Fig. 3. X-Tack placement: the first tack should be placed distally to the margin, while the second tack should be placed vertically aligned (and not diagonally) with the first tack. The third tack should be applied diagonally to the second one, but also outside of the proximal edge of the lesion, while the fourth tack should be placed aligned and not diagonally to the third one (Z pattern). 

Although this device has demonstrated safety and effectiveness, allowing for earlier discharge of patients, the X-Tack appears to be best suited for addressing superficial rather than full-thickness defects. While successfully closed perforations or post-intervention defects revealed sustained long-term outcomes (7.2 ± 3.3 months), recent data showed that fistula closure was linked to lower success rates (57.1%) [⁸]. This is understandable, as the helical tacks are designed to achieve mucosal apposition by engaging the muscularis propria, which may limit their effectiveness due to the lack of full-thickness anchoring.

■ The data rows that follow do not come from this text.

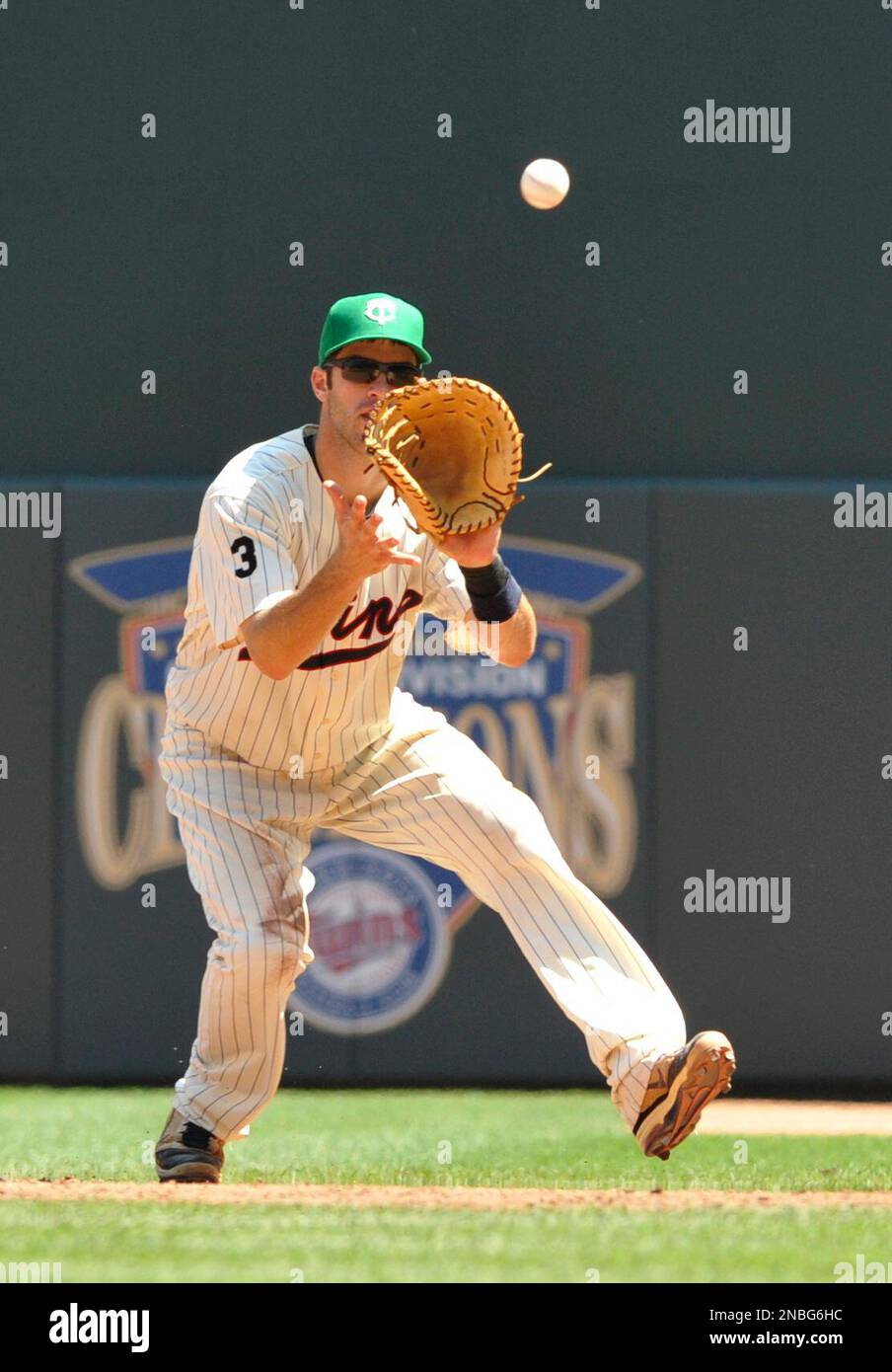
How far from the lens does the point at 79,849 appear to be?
786 cm

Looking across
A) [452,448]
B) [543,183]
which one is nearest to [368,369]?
[452,448]

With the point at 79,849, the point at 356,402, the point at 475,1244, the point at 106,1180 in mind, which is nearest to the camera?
the point at 475,1244

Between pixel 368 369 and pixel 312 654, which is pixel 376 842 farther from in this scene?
pixel 368 369

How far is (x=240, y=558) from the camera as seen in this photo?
4.09m

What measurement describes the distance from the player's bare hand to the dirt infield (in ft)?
4.12

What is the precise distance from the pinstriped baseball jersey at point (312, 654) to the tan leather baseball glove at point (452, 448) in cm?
26

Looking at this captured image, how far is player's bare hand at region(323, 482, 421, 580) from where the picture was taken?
3777mm

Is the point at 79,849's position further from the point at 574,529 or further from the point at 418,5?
the point at 418,5

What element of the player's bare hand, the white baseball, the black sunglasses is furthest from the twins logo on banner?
the player's bare hand

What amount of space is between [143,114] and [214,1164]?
4980 mm

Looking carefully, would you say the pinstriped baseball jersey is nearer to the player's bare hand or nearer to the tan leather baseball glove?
the tan leather baseball glove

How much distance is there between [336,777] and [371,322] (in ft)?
3.32

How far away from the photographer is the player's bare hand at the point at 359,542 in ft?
12.4

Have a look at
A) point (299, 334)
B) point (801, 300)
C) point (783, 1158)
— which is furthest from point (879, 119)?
point (783, 1158)
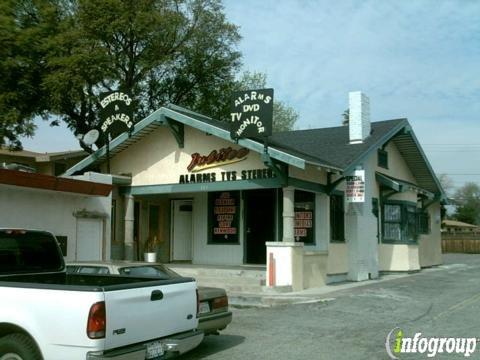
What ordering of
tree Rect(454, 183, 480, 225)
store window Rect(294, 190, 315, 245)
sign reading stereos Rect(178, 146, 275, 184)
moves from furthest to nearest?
tree Rect(454, 183, 480, 225)
store window Rect(294, 190, 315, 245)
sign reading stereos Rect(178, 146, 275, 184)

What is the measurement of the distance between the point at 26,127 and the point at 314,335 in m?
17.9

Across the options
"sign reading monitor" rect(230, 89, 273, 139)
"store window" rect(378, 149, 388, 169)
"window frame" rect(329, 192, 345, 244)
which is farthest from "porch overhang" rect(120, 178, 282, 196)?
"store window" rect(378, 149, 388, 169)

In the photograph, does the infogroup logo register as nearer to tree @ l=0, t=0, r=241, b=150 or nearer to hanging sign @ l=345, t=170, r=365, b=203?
hanging sign @ l=345, t=170, r=365, b=203

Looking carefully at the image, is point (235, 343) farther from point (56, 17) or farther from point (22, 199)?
point (56, 17)

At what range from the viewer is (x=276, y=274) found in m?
15.8

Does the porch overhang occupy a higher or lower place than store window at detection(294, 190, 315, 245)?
higher

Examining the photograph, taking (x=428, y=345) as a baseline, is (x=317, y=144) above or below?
above

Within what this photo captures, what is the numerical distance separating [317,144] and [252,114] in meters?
6.28

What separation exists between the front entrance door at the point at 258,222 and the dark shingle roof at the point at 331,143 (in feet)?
6.09

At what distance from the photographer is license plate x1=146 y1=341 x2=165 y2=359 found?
6.16 metres

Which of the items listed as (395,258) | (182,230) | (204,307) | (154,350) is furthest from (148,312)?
(395,258)

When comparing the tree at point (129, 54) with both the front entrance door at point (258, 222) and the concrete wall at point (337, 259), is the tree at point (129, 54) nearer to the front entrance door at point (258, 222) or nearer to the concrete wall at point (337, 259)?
the front entrance door at point (258, 222)

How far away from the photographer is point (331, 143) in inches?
847

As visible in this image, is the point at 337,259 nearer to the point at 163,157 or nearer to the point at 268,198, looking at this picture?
the point at 268,198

In conclusion, these cases underscore the ability of X-Tack to offer a practical solution for closing large mucosal defects after endoscopic resection. While demonstrating efficacy in managing sizable defects, further research is needed to comprehensively evaluate its performance in comparison with other emerging alternatives like clip-endoloop and zipline techniques, especially concerning the ability to handle full-thickness defects and ensure long-term outcomes.